***** TEXTE
Tuesday, April 28, 2015

Le moment et la manière

Ce qui frappe dans le compte-rendu des débats qui se sont tenus hier devant la Cour suprême au sujet de l'interdiction du mariage entre personnes de même sexe c'est, qu'au fond, le principe selon lequel cette interdiction est vouée à disparaître tôt ou tard ne semble plus vraiment en débat. La question est désormais de savoir quand et par qui l'arrêt de mort doit être prononcé. Deux thèses s'affrontent. Les requérants soutiennent que la question est mûre pour une résolution par la voie judiciaire, et que la Cour doit déclarer immédiatement que cette différence de traitement est contraire au XIVème amendement de la Constitution (dans la mesure où la société américaine est globalement prête pour cette évolution et que le caractère discriminatoire de ces lois relève désormais de l'évidence). Les opposants à cette thèse font valoir qu'il ne faut pas précipiter les choses, et qu'il est préférable de laisser les électeurs ou les parlements de chaque Etat s'apercevoir, d'eux mêmes, que les temps ont changé. C'est la thèse du "processus politique".

Les débats ont montré l'embarras des juges, qui redoutent, d'un côté, de passer à la postérité comme ceux qui se seront "lavés les mains"de la question, et auront laissé passer le vent de l'histoire et, de l'autre, d'être accusés, de forfaiture et de mépris pour les électeurs et l'autonomie des Etats. Le juge Kennedy, connu pour avoir rédigé la plupart des opinions qui ont censuré les discriminations à l'égard des homosexuels, a ainsi déclaré  "Cette définition  (NB : l'union entre un homme et une femme) nous a accompagnés pendant des millénaires. Et c’est très difficile pour la Cour de dire “Bon, d’accord, mais nous en avons une meilleure”." Rebondissant sur l'idée qu'une tradition séculaire ne peut pas être, du jour au lendemain, qualifiée de discrimination pure et simple, le juge Scalia a posé à l'avocat des requérants la question suivante : " Que faites vous de la circonstance que, autant que je sache, jusqu’à la fin du XXeme siècle, aucune nation ou culture n’a reconnu un mariage entre deux personnes de même sexe? Donc, nous pouvons en inférer que ces nations et ses cultures estimaient toutes qu’il y avait un motif rationnel, une raison pratique pour définir le mariage de cette façon, ou est-ce que vous soutenez qu’elles avaient toutes, et de facon indépendante, un jugement fondé sur des stéréotypes irrationnels et des prejugés?". 

Même le juge libéral Breyer a estimé que la question appelait une réponse claire de la part de l'avocate des requérants, et a repris le thème du millénaire et de la longue durée : "La thèse opposée à la vôtre a eu force de loi pendant des milliers d'années", et "tout d'un coup, vous voulez que neuf personnes non élues imposent aux Etats qui n'en veulent pas une définition du mariage" qui inclue les personnes de même sexe. "Pourquoi est-ce que ces Etats ne peuvent pas attendre et voir ce qui se passe dans les autres Etats avant de décider si cette évolution affaiblit l'institution du mariage?".
**********
D'après le texte sur les débats à la Cour suprême, quel juge est connu pour avoir rédigé la plupart des opinions qui ont censuré les discriminations à l'égard des homosexuels ? Le matériel placé ci-dessous n'est pas utile pour répondre.
***** EXTRAIT SOURCE
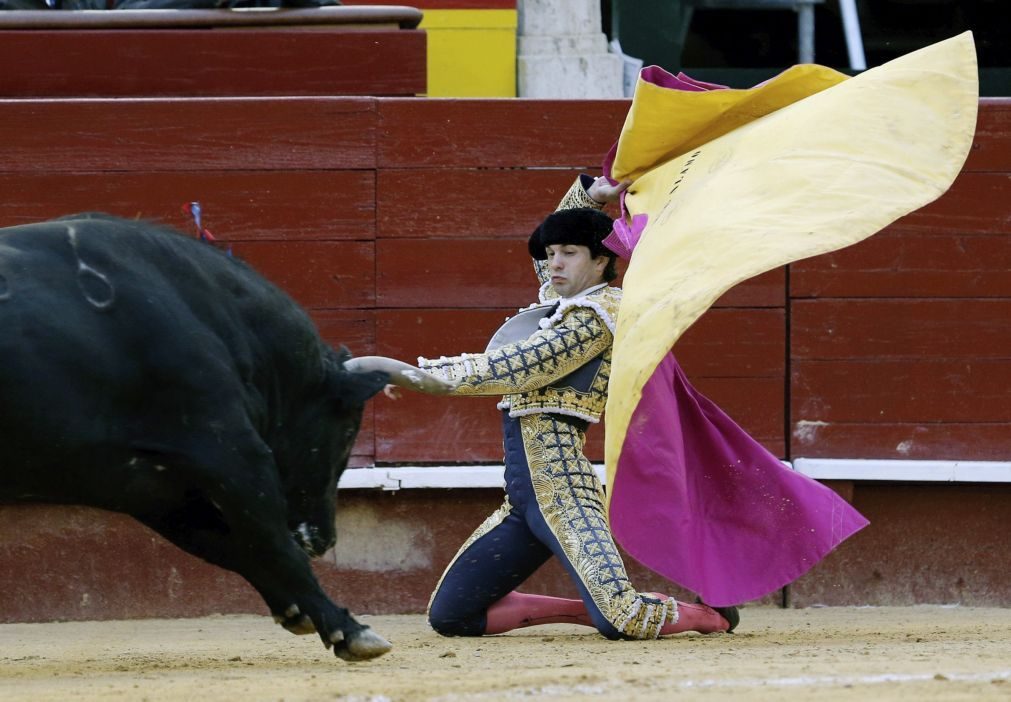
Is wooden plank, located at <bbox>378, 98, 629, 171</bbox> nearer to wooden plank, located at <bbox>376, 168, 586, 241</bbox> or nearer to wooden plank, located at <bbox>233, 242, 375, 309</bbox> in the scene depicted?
wooden plank, located at <bbox>376, 168, 586, 241</bbox>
**********
* **EXERCICE CORRIGÉ**
Le juge Kennedy.